Unfortunately it seems that the American President, many of his supporters, pundits, politicians, and people alike do not understand this; nor do many of their opponents. George Orwell so poignantly noted “All political thinking for years past has been vitiated in the same way. People can foresee the future only when it coincides with their own wishes, and the most grossly obvious facts can be ignored when they are unwelcome.”
I think that is a large part of why we are in the political mess we have been in for so long in this country and why I don’t expect things to get better anytime soon.
For me 2017 was a year of growth and learning as I transitioned from full time academia to dealing with the problems and challenges of managing a large Navy chapel program.
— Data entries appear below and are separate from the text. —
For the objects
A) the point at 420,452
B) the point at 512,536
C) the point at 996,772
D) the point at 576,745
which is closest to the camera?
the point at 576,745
In 2017 I made plenty of mistakes and really haven’t deviated too much off of the Mendoza Line, I still am battling about 200 in the game of life and as long as I keep doing that I figure I’m doing okay. But hopefully have learned from those mistakes. I’m not going to make any resolutions for the new year because no-matter what I resolve to do it will simply be a repeat of something that I have resolved to do at least once if not several times during previous new years times and I don’t want to have to give myself “resolution absolution” yet again. I figure that there is no way that I could make it through New Year’s Day if without totally screwing them up so why bother.
However that being said I do resolve this year is to go out every day, do my best and try not to screw things up too badly. It is the same attitude that I have playing baseball or softball, so why not apply it to the rest of my life?
English poet Thomas Hood penned this:
And ye, who have met with Adversity’s blast,
And been bow’d to the earth by its fury;
To whom the Twelve Months, that have recently pass’d
Were as harsh as a prejudiced jury –
Still, fill to the Future! and join in our chime,
The regrets of remembrance to cozen,
And having obtained a New Trial of Time,
Shout in hopes of a kindlier dozen.
All this being said I think that the wisest thing ever said about the future was by Yogi Berra who wisely remarked “The future ain’t what it used to be.” But then was it ever what it used to be?
Tonight I will usher in the New Eve with Judy, our friend Patty, and our Papillons Minnie, Izzy, and Pierre. Right now we’re watching a movie that has been a long standing tradition for Judy and I, “It’s a Mad Mad Mad Mad World.”
So tonight to all of my friends I wish you the best, and in the words of Auld Lang Syne:
And surely you’ll buy your pint cup !
and surely I’ll buy mine !
And we’ll take a cup o’ kindness yet,
for auld lang syne.
Blessings my friends, Happy end of the Old Year and all the best for the New Year!